Saturday, May 07, 2011

Computing the Running Median of an Array of numbers

The problem of computing the running median of an array of numbers involves choosing a window size for which you want to compute the median for. For example, suppose you have the following list of 10 integers:

4, 6, 99, 10, 90, 12, 17, 1, 21, 32

and you want to compute the running median for a window of size 7, you will get the following list of 4 medians:

Median for 4, 6, 99, 10, 90, 12, 17  : 12
Median for 6, 99, 10, 90, 12, 17, 1  : 12
Median for 99, 10, 90, 12, 17, 1, 21 : 17
Median for 10, 90, 12, 17, 1, 21, 32 : 17

The naive way would be to always sort the array and pick the middle element. This costs O(n.log n) per operation (when an integer leaves and enters the window). A slightly smarter solution will try to keep the array sorted and remove and insert the integers in O(n) time. Even though this is better, we hope to do better.

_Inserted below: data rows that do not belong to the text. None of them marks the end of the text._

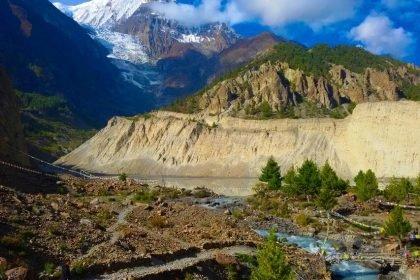 Round Annapurna Trek Nepal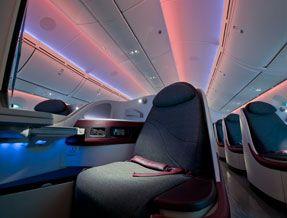 Qatar Business Class Flights
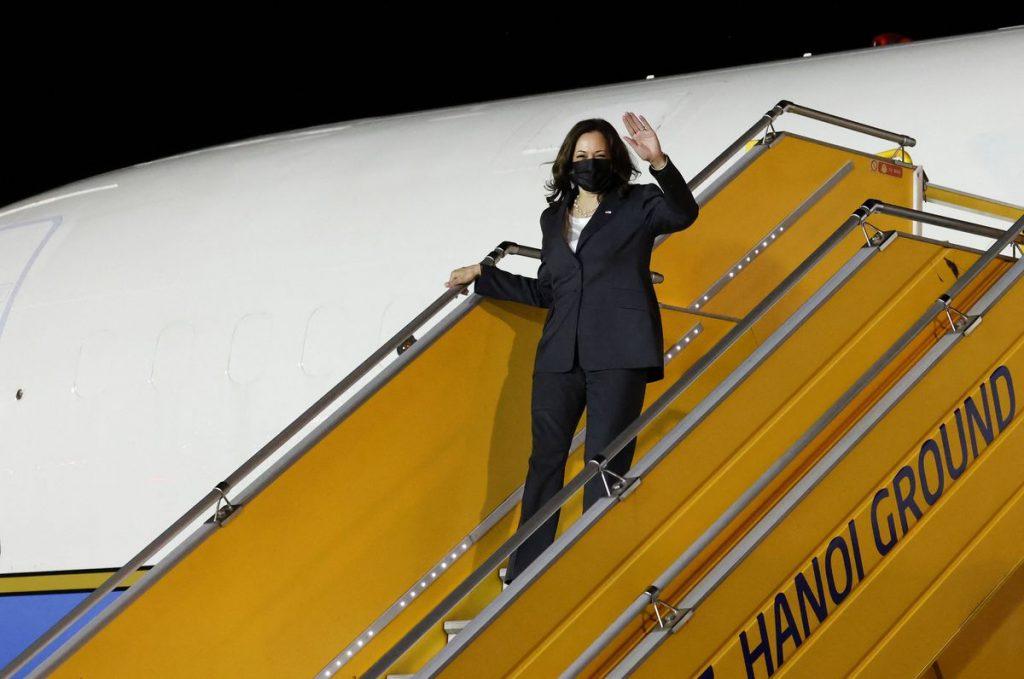 Possible Havana Syndrome delays Kamala Harris' Southeast Asia tour |  international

You can find many resources online that try to solve the problem, but surprisingly, very few mention an O(log n) solution (per insertion and removal of an integer), which I believe is quite easy to implement.
  1. http://mail.python.org/pipermail/python-list/2009-October/1222595.html
  2. http://stats.stackexchange.com/questions/134/algorithms-to-compute-the-running-median
  3. http://stats.stackexchange.com/questions/3372/is-it-possible-to-accumulate-a-set-of-statistics-that-describes-a-large-number-of/3376
  4. http://code.activestate.com/recipes/577059-running-median/

I shall first describe a general (data structure independent) procedure for computing the running median of a set of integers and provide other specific tricks that use a balanced binary tree to achieve the same.

General Technique:
The general technique involves keeping the data (we assume that all integers are distinct for the sake of simplicity) partitioned into 3 sets, namely:
  1. All elements less than the median
  2. The median
  3. All elements greater than the median

Set-1 should support the following operations with the below mentioned runtime complexity:
  • Insertion of an element: O(log n)
  • Removal of an arbitrary element (given its handle - the handle is returned by the data structure when the element is inserted): O(log n)
  • Query the maximum valued element: O(log n)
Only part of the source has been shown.